Nous entendons par rapport de recherche divers types de textes apparentés, soit: le
rapport de recherche lui-même, le rapport de laboratoire qui en est une forme simplifiée, le
rapport de terrain, qui est l’équivalent du rapport de laboratoire pour les études dans un
milieu donné, et l’article scientifique, qui est un rapport de recherche condensé pour fins
de publication. Ces textes étant de même nature, nous utiliserons l’expression «rapport de
recherche» comme terme générique, laissant le soin aux lecteurs d’adapter les règles
générales à leurs cas particuliers, en abrégeant telle partie ou en approfondissant telle
autre.
Le rapport de recherche est donc un texte visant à présenter des travaux de recherche
empiriques ou théoriques à une communauté d’étudiants ou de chercheurs intéressés au
type de questions qui y sont abordées (généralement à l’intérieur d’une discipline donnée,
quoique certains travaux de recherche aient un caractère interdisciplinaire). Dans un
rapport de recherche, on doit faire état de la problématique, des méthodes utilisées et des
résultats obtenus; on doit également faire une discussion des résultats et tirer une
conclusion. Un rapport doit être rédigé dans un style direct et clair, et éviter toute
discussion n’ayant pas de rapport avec les travaux dont on rend compte. On doit présenter
le plus brièvement possible tout élément nécessaire à la bonne compréhension du
déroulement effectif de la recherche, mais éviter les énumérations interminables ou
répétitives. Examinons quelques éléments importants du rapport de recherche (dont on
trouvera un canevas un peu plus loin).
Les éléments d’un rapport de recherche
Le titre de la recherche doit être aussi précis et complet que possible, sans être trop long ni
comporter de détails inutiles à la compréhension de l’objet de la recherche.
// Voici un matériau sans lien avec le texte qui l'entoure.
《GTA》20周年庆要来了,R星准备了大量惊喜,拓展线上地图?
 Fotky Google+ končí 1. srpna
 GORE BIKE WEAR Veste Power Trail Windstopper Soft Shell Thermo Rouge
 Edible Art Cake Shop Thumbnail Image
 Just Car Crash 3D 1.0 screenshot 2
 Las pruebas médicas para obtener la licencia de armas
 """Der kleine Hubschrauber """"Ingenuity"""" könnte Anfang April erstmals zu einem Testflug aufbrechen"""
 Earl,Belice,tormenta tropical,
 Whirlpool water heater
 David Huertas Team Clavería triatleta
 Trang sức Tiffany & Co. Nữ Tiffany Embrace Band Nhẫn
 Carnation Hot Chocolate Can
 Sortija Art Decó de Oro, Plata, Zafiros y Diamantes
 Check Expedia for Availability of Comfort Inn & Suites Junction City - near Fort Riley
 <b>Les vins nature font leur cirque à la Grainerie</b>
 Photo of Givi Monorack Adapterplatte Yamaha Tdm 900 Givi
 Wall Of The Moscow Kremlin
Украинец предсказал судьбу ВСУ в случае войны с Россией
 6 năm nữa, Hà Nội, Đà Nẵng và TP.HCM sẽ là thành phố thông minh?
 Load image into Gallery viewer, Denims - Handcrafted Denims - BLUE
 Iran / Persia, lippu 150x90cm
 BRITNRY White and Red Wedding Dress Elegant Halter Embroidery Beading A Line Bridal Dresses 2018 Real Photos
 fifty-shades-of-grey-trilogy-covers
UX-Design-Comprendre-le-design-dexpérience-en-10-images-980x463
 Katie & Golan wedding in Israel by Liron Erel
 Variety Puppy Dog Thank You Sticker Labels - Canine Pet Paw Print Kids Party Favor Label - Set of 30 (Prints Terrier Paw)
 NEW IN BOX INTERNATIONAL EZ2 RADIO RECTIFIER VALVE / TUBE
Un résumé doit
présenter en 10 ou 20 lignes le problème abordé, les principaux résultats et la conclusion de
l’étude. Dans le cas de travaux de plus de 20 pages, on inclura une table des matières
présentant les principales parties du travail.
L’introduction
Dans l’introduction, on doit exposer les objectifs de la recherche et préciser le problème et
la question à laquelle on souhaite répondre. On doit également faire une recension des
écrits portant directement sur le même problème. Il faut s’efforcer de dégager le consensus
des chercheurs sur la question et de souligner les points controversés. On fera également
ressortir la pertinence de l’étude dans ce contexte, en montrant en quoi elle contribue à ce
champ de recherche. On ne doit pas oublier de définir les concepts et de mentionner les
théories auxquelles on se réfère. Finalement, on énonce l’hypothèse ou les hypothèses de
travail.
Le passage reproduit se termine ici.